What is asked: Starting at the line that contains "With reference to this image, which item of" and ending at the end of the material, write out those lines again, with every request left unchanged. In the answers, scale each coordinate by 0.45 and round it to a whole number, rounding halves up.

Input:
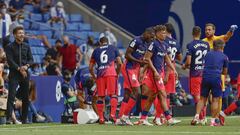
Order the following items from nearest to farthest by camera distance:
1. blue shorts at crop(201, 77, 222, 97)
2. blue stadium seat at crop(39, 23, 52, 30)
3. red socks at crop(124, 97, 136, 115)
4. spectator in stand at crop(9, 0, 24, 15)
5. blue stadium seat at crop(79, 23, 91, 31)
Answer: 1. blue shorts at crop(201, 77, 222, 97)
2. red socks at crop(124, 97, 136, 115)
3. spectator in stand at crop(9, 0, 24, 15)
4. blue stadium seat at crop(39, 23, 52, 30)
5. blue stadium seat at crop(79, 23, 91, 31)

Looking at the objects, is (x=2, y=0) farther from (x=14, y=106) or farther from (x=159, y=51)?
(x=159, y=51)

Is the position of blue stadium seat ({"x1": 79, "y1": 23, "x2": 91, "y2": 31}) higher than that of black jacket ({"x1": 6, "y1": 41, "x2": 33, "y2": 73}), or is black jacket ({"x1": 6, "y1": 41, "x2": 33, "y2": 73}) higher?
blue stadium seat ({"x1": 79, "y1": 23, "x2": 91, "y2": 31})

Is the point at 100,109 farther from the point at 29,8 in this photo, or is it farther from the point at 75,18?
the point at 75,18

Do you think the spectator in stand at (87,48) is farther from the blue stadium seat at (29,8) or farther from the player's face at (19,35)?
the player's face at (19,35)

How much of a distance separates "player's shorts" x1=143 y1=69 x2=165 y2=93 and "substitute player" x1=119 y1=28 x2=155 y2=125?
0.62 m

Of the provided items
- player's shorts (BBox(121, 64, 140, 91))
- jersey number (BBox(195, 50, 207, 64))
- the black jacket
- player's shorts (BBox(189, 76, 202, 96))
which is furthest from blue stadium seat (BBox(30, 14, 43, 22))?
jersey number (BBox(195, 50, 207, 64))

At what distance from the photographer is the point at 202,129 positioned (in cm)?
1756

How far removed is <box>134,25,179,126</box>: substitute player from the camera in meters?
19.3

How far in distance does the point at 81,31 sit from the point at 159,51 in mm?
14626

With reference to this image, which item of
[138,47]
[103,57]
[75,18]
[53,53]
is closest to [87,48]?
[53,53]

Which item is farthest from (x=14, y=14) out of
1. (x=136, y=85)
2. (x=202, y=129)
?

Result of the task:
With reference to this image, which item of
[138,47]
[103,57]
[75,18]
[53,53]
is closest to [87,48]?
[24,24]

Which item is farthest from (x=14, y=14) out of
1. (x=136, y=85)
2. (x=202, y=129)
?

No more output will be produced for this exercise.